DATASET RECORDS:
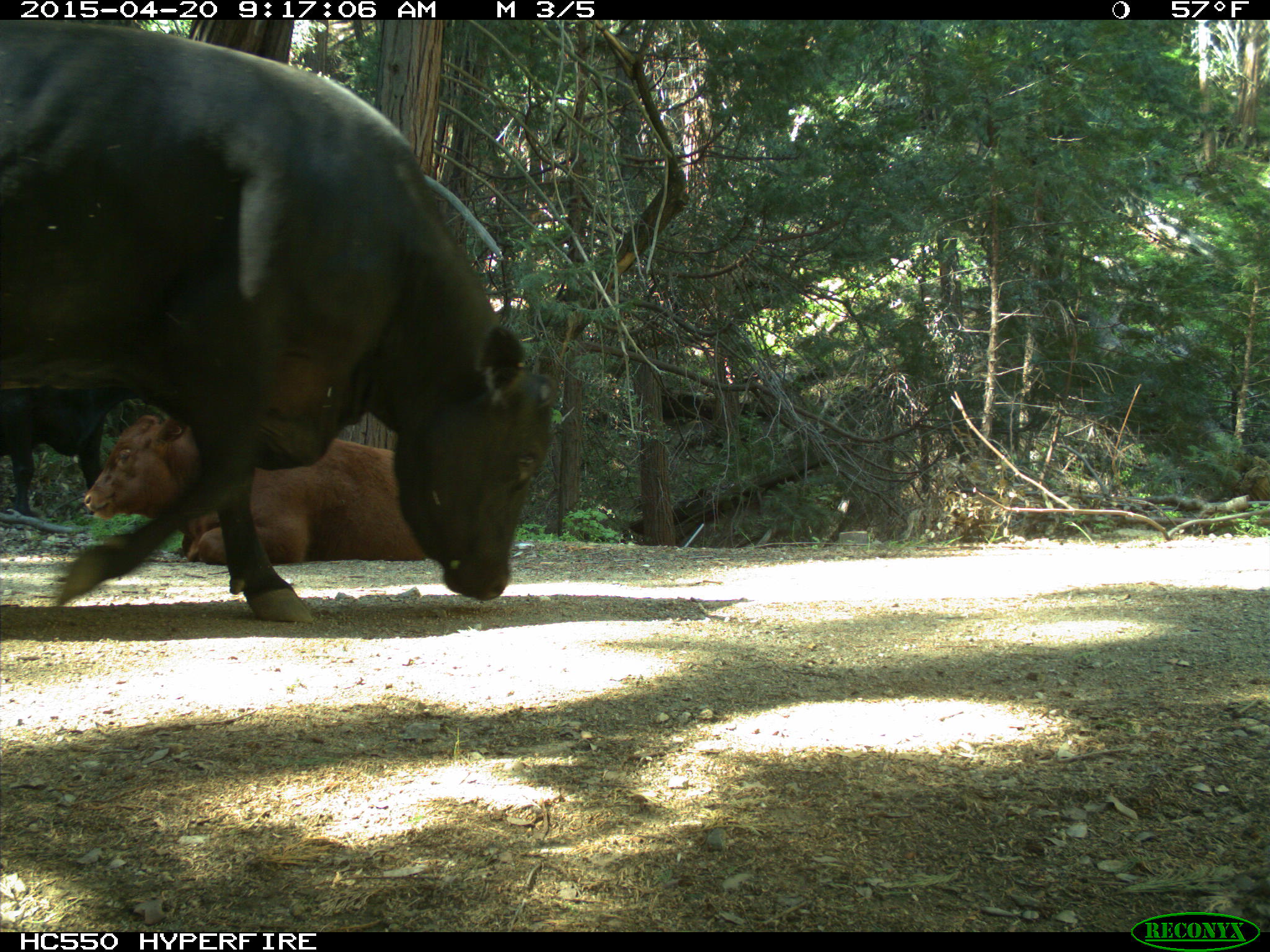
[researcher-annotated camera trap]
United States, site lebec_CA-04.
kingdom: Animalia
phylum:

...

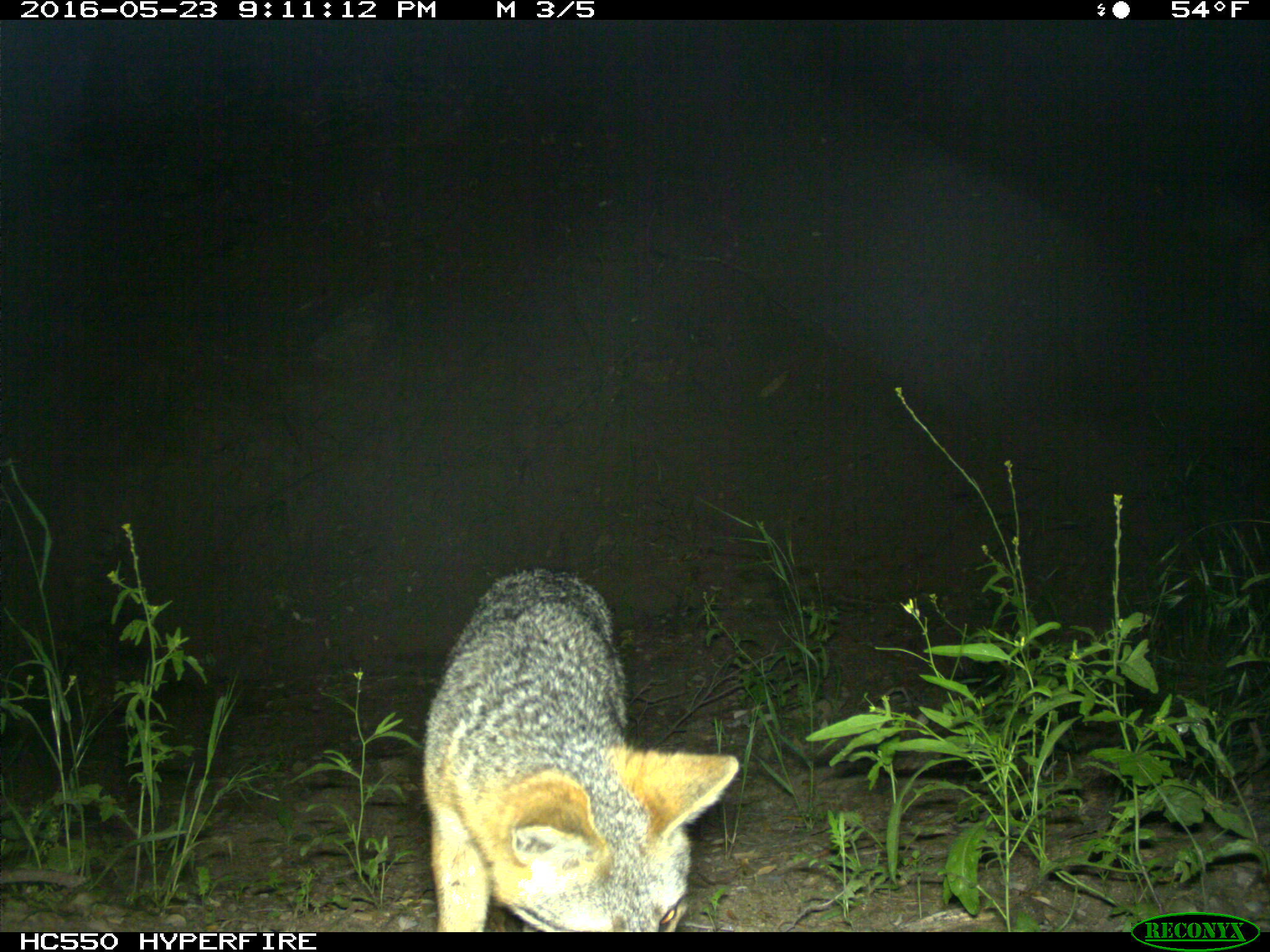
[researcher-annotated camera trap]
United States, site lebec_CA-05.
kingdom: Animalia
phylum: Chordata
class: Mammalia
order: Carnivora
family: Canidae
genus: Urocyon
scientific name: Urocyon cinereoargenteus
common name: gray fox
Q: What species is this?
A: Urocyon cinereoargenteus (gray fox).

...

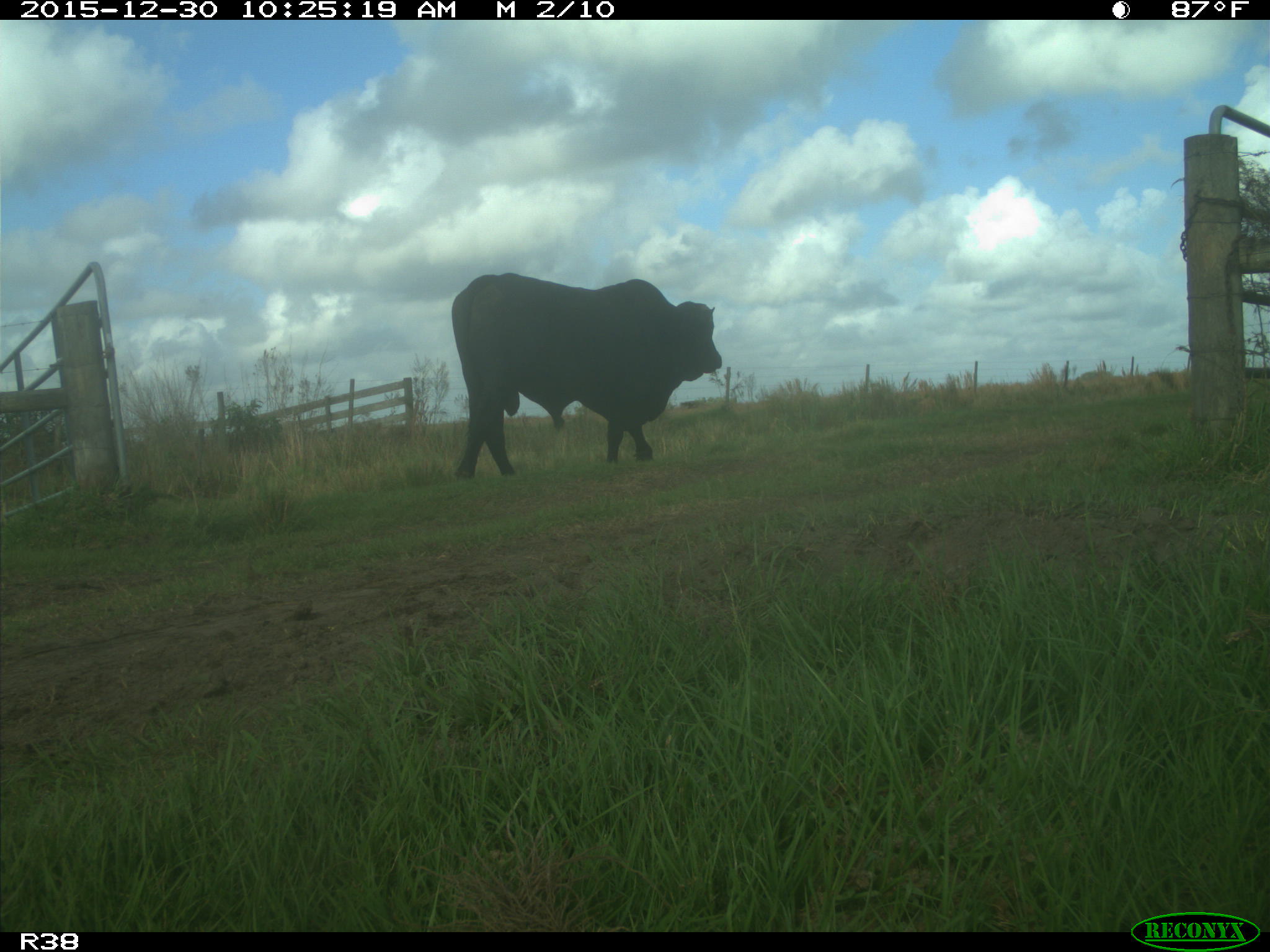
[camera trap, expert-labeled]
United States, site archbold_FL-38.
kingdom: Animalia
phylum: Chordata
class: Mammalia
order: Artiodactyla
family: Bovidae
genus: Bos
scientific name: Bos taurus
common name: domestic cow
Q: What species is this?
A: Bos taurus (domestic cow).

DIRECTIONS FOR THIS TASK: Would you print, exactly as written, every line above from the one holding "United States, site archbold_FL-38." through the one holding "A: Bos taurus (domestic cow).", with both included and no other lines?

COMPLETED TASK:
United States, site archbold_FL-38.
kingdom: Animalia
phylum: Chordata
class: Mammalia
order: Artiodactyla
family: Bovidae
genus: Bos
scientific name: Bos taurus
common name: domestic cow
Q: What species is this?
A: Bos taurus (domestic cow).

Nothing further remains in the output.